▶ **Records for the exercise**:

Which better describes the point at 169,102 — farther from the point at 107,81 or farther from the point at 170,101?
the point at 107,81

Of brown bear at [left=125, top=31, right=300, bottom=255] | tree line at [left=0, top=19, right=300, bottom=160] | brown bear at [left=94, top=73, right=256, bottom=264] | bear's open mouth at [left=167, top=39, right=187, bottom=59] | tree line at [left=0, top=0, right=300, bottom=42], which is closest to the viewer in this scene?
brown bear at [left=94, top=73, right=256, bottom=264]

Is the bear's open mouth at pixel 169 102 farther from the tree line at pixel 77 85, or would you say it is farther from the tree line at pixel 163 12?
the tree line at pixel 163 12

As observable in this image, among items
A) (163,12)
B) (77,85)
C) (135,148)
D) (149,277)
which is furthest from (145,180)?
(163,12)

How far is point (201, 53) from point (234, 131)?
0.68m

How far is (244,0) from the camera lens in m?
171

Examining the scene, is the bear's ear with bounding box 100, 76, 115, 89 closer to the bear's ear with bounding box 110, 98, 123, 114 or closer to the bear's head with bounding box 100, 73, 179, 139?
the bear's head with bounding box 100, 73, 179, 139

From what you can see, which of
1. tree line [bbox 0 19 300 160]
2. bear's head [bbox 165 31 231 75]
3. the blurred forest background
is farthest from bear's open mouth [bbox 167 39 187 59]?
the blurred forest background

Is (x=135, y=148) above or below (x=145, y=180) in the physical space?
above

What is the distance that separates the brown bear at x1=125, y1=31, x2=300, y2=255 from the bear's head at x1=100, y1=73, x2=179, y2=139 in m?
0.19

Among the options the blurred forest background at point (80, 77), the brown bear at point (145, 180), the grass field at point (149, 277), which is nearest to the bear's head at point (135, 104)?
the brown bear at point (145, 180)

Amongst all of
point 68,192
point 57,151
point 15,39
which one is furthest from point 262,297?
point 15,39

▶ **Stated exercise**:
Present the records above as a Markdown table with the columns Row and Record line, from the line containing "Is the bear's open" up to and including the last line of the records. Give each line its own numbered row and omit the blank lines.

▶ **Task solution**:
| Row | Record line |
|---|---|
| 1 | Is the bear's open mouth at pixel 169 102 farther from the tree line at pixel 77 85, or would you say it is farther from the tree line at pixel 163 12? |
| 2 | the tree line at pixel 163 12 |
| 3 | As observable in this image, among items |
| 4 | A) (163,12) |
| 5 | B) (77,85) |
| 6 | C) (135,148) |
| 7 | D) (149,277) |
| 8 | which is furthest from (145,180)? |
| 9 | (163,12) |
| 10 | How far is point (201, 53) from point (234, 131)? |
| 11 | 0.68m |
| 12 | How far is (244,0) from the camera lens in m? |
| 13 | 171 |
| 14 | Examining the scene, is the bear's ear with bounding box 100, 76, 115, 89 closer to the bear's ear with bounding box 110, 98, 123, 114 or closer to the bear's head with bounding box 100, 73, 179, 139? |
| 15 | the bear's head with bounding box 100, 73, 179, 139 |
| 16 | From what you can see, which of |
| 17 | 1. tree line [bbox 0 19 300 160] |
| 18 | 2. bear's head [bbox 165 31 231 75] |
| 19 | 3. the blurred forest background |
| 20 | is farthest from bear's open mouth [bbox 167 39 187 59]? |
| 21 | the blurred forest background |
| 22 | Is (x=135, y=148) above or below (x=145, y=180) in the physical space? |
| 23 | above |
| 24 | What is the distance that separates the brown bear at x1=125, y1=31, x2=300, y2=255 from the bear's head at x1=100, y1=73, x2=179, y2=139 in m? |
| 25 | 0.19 |
| 26 | Among the options the blurred forest background at point (80, 77), the brown bear at point (145, 180), the grass field at point (149, 277), which is nearest to the bear's head at point (135, 104)? |
| 27 | the brown bear at point (145, 180) |
| 28 | Amongst all of |
| 29 | point 68,192 |
| 30 | point 57,151 |
| 31 | point 15,39 |
| 32 | which one is furthest from point 262,297? |
| 33 | point 15,39 |